Les syndicats veulent du salaire, pas des aides ponctuelles

Cela faisait plus de dix ans que ce n'était pas arrivé. Tous les syndicats se sont accordés sur une déclaration commune, qui tire à boulets rouges contre le projet de loi sur le pouvoir d'achat et cible les employeurs.


Le premier quinquennat d’Emmanuel Macron avait démarré sur une réforme majeure du Code du travail face à laquelle les syndicats étaient apparus divisés. Changement de ton pour le second. Il y a d’abord eu, dès la campagne présidentielle, un rejet unanime du projet du chef de l’Etat de relever à 65 ans l’âge légal de la retraite, martelé aux congrès tant de Force ouvrière que de la CFDT. Mais sans pour autant que cela donne lieu à une initiative commune. Celle-ci a pris corps mardi soir sur le pouvoir d’achat avec toutes les organisations syndicales – CFDT, CGT, Force ouvrière, CFTC, CFE-CGC, Unsa, FSU et Solidaires- et les organisations d’étudiants et de lycéens – Fage, Unef, FIDL, MNL et Voix lycéenne.

Montée des tensions salariales

Une telle unité n’avait pas eu lieu depuis bien longtemps. Même à la fin 2018, à la suite du mouvement des « Gilets jaunes » , la déclaration intersyndicale demandant « de réelles négociations » n’avait pas fait tout à fait le plein puisqu’il manquait Solidaires. Le dernier grand chelem date de la réforme des retraites de 2010 , après une année 2009 marquée par plusieurs mobilisations unitaires sur l’emploi et le pouvoir d’achat. Et celui avec aussi les organisations de jeunesse date de 2006, lors du conflit contre le Contrat première embauche .

Par leur texte, les 13 organisations prennent date sur un thème doublement d’actualité.
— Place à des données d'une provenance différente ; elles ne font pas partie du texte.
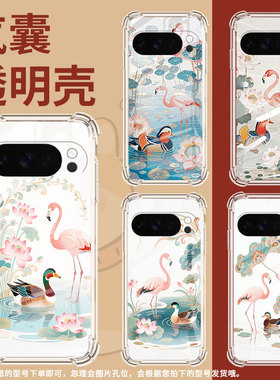 适用谷歌Pixel4A手机壳Pixel5A防摔荷塘鸳鸯Pixel10气囊壳GooglePixel10Pro硅胶Pixel10ProXL商务保护套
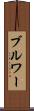 ブルワー Scroll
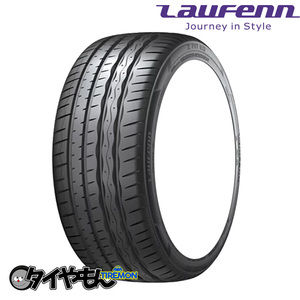 ラウフェン Z FIT EQ LK03 225/35R19 225/35ZR19 88Y XL 19インチ 1本のみ LAUFENN ハンコック 快適性 サマータイヤ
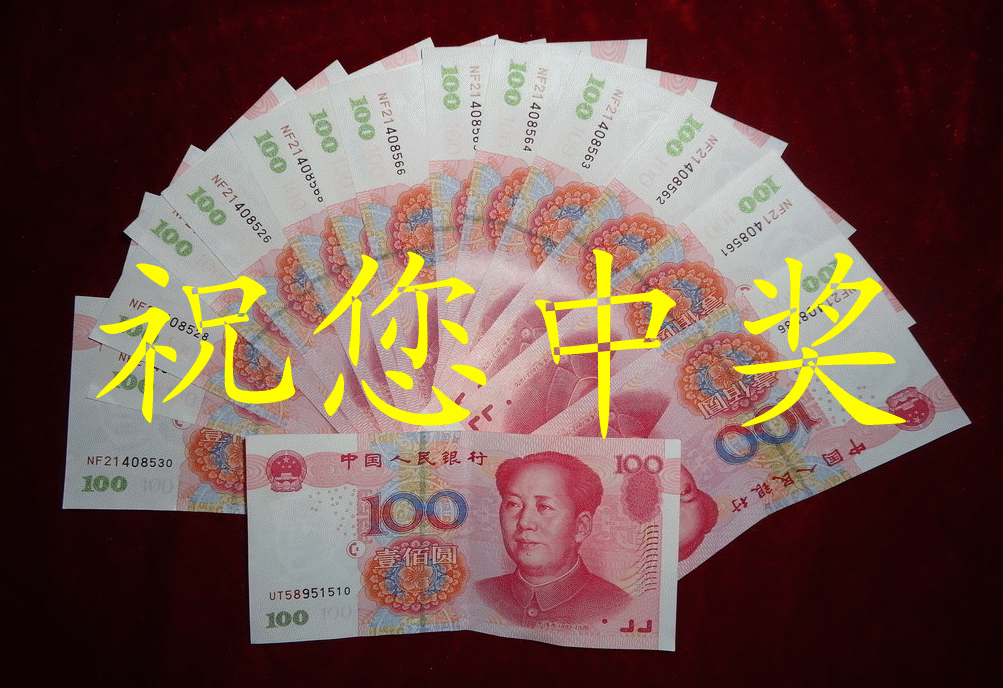 祝您中奖.gif
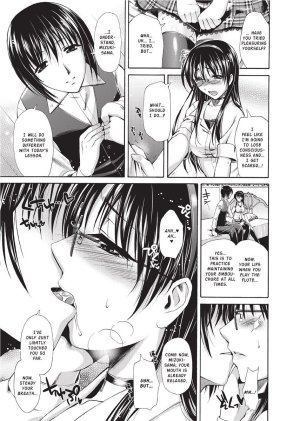 Karasuma Nishiki Forbidden Colors English Project-H Uncensored Digital - Page 74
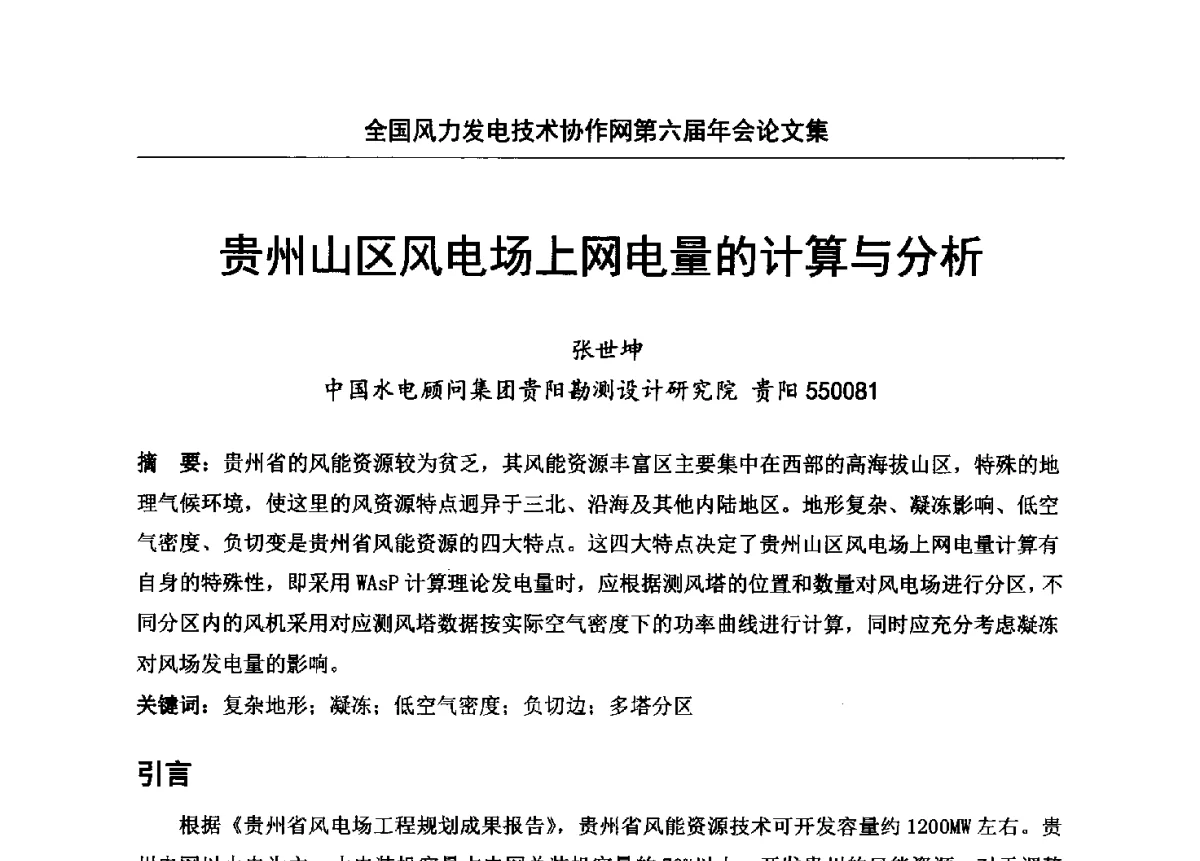 贵州山区风电场上网电量的计算与分析 - 全国风力发电技术协作网第六届年会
D’abord parce que le parlement démarre l’examen du projet de loi sur le pouvoir d’achat . Ensuite parce que ce sujet, prégnant chez les Français en général et les salariés en particulier, provoque déjà une montée des tensions dans les entreprises, alors même que le SMIC en sera déjà, au 1er août prochain , à la troisième revalorisation de l’année du fait de la reprise de l’inflation. « A l’heure où les conflits sociaux se multiplient pour obtenir des revalorisations salariales légitimes au moins à la hauteur du taux d’inflation, la question du pouvoir d’achat est centrale pour les travailleurs et travailleuses », affirme le texte d’entrée de jeu.

Son écriture a donné lieu à d’intenses échanges, lors d’une rencontre au siège de Force ouvrière, mais pas que. Un des négociateurs a compté une soixantaine de mails. « La situation est très différente d’il y a cinq ans », note un leader syndical qui souligne qu’alors, « on était face à un président jupitérien qui n’avait pas de bilan et qui avait la majorité absolue à l’Assemblée ».

Alors que plusieurs tentatives d’initiatives communes ont échoué lors du précédent quinquennat, personne n’a joué cette fois-ci les diviseurs. Même l’appel lancé le 7 juillet par la CGT avec seulement Solidaires à une grève sur les salaires le 29 septembre n’a pas braqué les autres organisations. « Philippe Martinez a besoin de ne pas se faire doubler par Jean-Luc Mélenchon », explique, compréhensif, l’un de leurs représentants rappelant que le 5 juillet, le leader insoumis a appelé à « une grande marche contre la vie chère ».

La déclaration de mardi est importante car elle met en exergue des points d’accord significatifs qui sont autant de messages à destination de l’exécutif bien sûr mais aussi du patronat dont la responsabilité est pointée. Les syndicats tirent à boulets rouges contre le projet de loi sur le pouvoir d’achat : « une succession de mesures ponctuelles et majoritairement financées par l’Etat [qui] ne peut constituer un ensemble suffisant pour répondre à l’urgence ».

Prendre date

« Le salaire doit demeurer la base d’un partage des richesses rééquilibré en faveur des salariés », insistent-ils. Affirmant que « la prise en charge de mesures de pouvoir d’achat est aussi de la responsabilité des employeurs privés comme publics », ils estiment que « le futur débat parlementaire doit permettre d’avancer notamment sur cette conditionnalité des aides aux entreprises qui ne jouent pas le jeu en matière salariale ».

Les organisations syndicales le savent : le premier temps du quinquennat est un « temps politique ». Si la déclaration vise à peser dans ce moment particulier, c’est aussi une façon pour elles de prendre date pour la rentrée. Rendez-vous a d’ailleurs été pris entre elles le 5 septembre.